- **What needs to be done**: Using the ketamine study abstract, state whether each statement agrees with it, answering yes or no and quoting the words that decide it: (a) The rats received ketamine once, on day 28. (b) The open field test showed a difference between the groups. (c) Glucose brain metabolism was quantified with microPET.

Extract below:

Antidepressant Effects of Ketamine Are Not Related to ^sup 18^F-FDG Metabolism or Tyrosine Hydroxylase Immunoreactivity in the Ventral Tegmental Area of Wistar Rats

• Published in: Neurochemical research Vol. 40; no. 6; p. 1153
• Main Authors: Baptista, Pedro Porto; Alegre, Saur, Lisiani, Bagatini, Pamela Bambrilla, Greggio, Samuel, Venturin, Gianina Teribele, Vaz, Sabrina Pereira, Ferreira, Kelly Dos Reis, Junqueira, Juliana Silva, Lara, Diogo Rizzato, Dacosta, Jaderson Costa, Jeckel, Cristina Maria; Moriguchi, Mestriner, Régis Gemerasca, Xavier, Léder Leal
• Format: Journal Article
• Language: English
• Published: New York Springer Nature B.V 01.06.2015
• ISSN: 0364-3190; 1573-6903
• DOI: 10.1007/s11064-015-1576-3

Major depressive disorder (MDD) is an important health problem that is often associated to stress. One of the main brain regions related to MDD is the ventral tegmental area (VTA), a dopaminergic center, part of the reward and motivation circuitry. Recent studies show that changes to VTA dopaminergic neurons are associated with depression and treatment. Ketamine has recently shown a fast, potent antidepressant effect in acute, sub-anesthetic doses. Thus, our aims were to elucidate if ketamine would be able to revert depression-like behaviors induced by a chronic unpredictable stress (CUS) protocol and if it could cause alterations to metabolism and tyrosine hydroxylase (TH)-immunoreactivity in VTA. For this, 48 Wistar rats were divided into four groups: control + saline (CTRL + SAL), control + ketamine (CTRL + KET), CUS + saline (CUS + SAL), CUS + ketamine (CUS + KET). The CUS groups underwent 28 days of CUS protocol. Saline or ketamine (10 mg/kg) was administered intraperitonially once on day 28. The behavior was assessed by the sucrose preference test, the open field test, and the forced swim test. Glucose brain metabolism was assessed and quantified with microPET. TH-immunoreactivity was assessed by estimating neuronal density and regional and cellular optical densities. A decrease in sucrose intake in the CUS groups and an increase in immobility was rapidly reverted by ketamine (p < 0.05). No difference was observed in the open field test. There was no alteration to VTA metabolism and TH-immunoreaction. These results suggest that the depressive-like behavior induced by CUS and the antidepressant effects of ketamine are unrelated to changes in neuronal metabolism or dopamine production in VTA.

End of Extract.
Data extract below:

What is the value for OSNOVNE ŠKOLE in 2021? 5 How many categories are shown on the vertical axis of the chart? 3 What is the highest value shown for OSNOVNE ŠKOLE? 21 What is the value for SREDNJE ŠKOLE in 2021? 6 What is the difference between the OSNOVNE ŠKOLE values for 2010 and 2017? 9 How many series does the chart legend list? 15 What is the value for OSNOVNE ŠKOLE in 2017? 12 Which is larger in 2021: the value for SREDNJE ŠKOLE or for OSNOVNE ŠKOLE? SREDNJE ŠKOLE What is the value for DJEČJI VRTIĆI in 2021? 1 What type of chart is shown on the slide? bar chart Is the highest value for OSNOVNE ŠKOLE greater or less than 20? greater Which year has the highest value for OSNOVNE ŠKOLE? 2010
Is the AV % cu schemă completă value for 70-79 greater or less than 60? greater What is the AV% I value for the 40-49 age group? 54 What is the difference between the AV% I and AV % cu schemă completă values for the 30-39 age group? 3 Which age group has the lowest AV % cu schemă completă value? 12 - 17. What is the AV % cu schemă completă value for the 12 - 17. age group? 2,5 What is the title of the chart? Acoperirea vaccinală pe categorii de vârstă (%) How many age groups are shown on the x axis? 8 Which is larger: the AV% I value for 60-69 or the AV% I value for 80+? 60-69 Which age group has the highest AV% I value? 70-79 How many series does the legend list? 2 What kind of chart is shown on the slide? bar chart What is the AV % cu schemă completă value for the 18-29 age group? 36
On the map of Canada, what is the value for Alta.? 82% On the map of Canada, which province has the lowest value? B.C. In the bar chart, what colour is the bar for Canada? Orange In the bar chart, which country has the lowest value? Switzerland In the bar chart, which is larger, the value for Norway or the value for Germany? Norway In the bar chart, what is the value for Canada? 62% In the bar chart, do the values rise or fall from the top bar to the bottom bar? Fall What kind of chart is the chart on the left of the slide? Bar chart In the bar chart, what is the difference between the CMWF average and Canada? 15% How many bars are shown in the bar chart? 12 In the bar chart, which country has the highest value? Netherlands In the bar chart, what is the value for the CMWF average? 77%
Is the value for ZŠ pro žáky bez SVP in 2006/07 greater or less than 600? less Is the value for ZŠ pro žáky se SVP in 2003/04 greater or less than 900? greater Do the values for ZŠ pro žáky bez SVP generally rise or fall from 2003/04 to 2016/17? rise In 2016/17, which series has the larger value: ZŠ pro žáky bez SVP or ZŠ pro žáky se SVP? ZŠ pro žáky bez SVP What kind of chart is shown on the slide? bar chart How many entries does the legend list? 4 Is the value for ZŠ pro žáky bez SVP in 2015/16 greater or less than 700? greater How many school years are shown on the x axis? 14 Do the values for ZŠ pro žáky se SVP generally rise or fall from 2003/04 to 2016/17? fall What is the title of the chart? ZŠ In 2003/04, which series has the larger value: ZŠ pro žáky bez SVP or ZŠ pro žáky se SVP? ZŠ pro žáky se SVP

End of Data extract.

- **Result of the exercise**:
(a) Yes: "Saline or ketamine (10 mg/kg) was administered intraperitonially once on day 28."
(b) No: "No difference was observed in the open field test."
(c) Yes: "Glucose brain metabolism was assessed and quantified with microPET."